Prompt:
Based on the news report on the HPV vaccine below, explain in one to three sentences why HPV vaccination rates among young teenage girls fell from 87 per cent to 50 per cent.
------ Document extract ------
“Uninformed nonsense” about the safety of the cervical cancer vaccine is interfering with medical efforts to save lives, according to Minister for Health Simon Harris.
Mr Harris said it was time to “take on the scaremongers” who were misinforming people about the HPV (human papilloma-virus) vaccine against the cancer.
Acknowledging there is a problem with falling vaccination rates, he urged doctors at the Irish Medical Organisation (IMO) annual conference to "come out fighting" by providing clear and accurate information about the benefits of vaccination.
HPV vaccination rates among young teenage girls have dropped from 87 per cent to 50 per cent due to opposition from a campaign group that has linked the Gardasil vaccine to a range of alleged health harms. Scientific research has failed to established any link between the vaccine and the alleged side-effects.
Mr Harris said he took his medical advice on vaccinations from his chief medical officer, the European Medicines Agency and the World Health Organisation “not from random social media accounts”.
“If you want to give medical advice on vaccinations, become a doctor. If not, get out of the way and stay away from our public health policy.”
“We have vaccines in this country that can prevent death. We have a vaccine that can prevent girls from dying of cancer. And yet we have uninformed nonsense interfering with medical efforts to save lives. Shame on them.”
His views echoed those expressed earlier by IMO president Dr Ann Hogan who blamed "fake news" and social media for a significant decline in take up of cancer-protecting HPV vaccination amongst young girls.
------ Supplied records ------
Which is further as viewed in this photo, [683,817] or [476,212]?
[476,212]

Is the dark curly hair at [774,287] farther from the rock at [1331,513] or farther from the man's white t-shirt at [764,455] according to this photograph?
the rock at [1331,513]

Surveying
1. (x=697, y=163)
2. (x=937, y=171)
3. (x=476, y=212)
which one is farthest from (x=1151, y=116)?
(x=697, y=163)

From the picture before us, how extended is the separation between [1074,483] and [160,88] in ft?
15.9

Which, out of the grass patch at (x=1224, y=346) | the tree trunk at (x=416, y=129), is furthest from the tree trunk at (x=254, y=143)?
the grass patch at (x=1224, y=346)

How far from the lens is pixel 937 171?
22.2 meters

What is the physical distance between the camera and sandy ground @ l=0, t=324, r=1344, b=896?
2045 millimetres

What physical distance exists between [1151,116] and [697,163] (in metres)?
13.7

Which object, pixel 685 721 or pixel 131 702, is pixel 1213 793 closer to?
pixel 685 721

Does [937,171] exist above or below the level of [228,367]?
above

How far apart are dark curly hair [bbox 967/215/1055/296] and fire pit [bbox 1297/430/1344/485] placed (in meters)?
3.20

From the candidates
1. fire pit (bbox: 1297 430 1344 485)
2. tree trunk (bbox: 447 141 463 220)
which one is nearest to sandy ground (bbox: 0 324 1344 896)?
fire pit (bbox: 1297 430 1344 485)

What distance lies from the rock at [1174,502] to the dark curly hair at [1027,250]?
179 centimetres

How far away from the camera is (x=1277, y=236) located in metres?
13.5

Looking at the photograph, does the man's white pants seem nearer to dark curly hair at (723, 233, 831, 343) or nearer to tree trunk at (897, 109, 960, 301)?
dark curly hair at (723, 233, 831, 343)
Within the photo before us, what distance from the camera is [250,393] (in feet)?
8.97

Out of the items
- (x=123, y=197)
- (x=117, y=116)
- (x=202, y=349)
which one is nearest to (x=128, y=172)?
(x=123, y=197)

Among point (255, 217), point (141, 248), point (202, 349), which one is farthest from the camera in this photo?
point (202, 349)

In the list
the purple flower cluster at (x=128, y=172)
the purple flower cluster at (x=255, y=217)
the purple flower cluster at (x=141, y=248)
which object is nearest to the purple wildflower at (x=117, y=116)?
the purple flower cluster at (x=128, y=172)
------
Answer for the task:
The rates dropped because of opposition from a campaign group that has linked the Gardasil vaccine to a range of alleged health harms. Scientific research has not established any link between the vaccine and those alleged side-effects.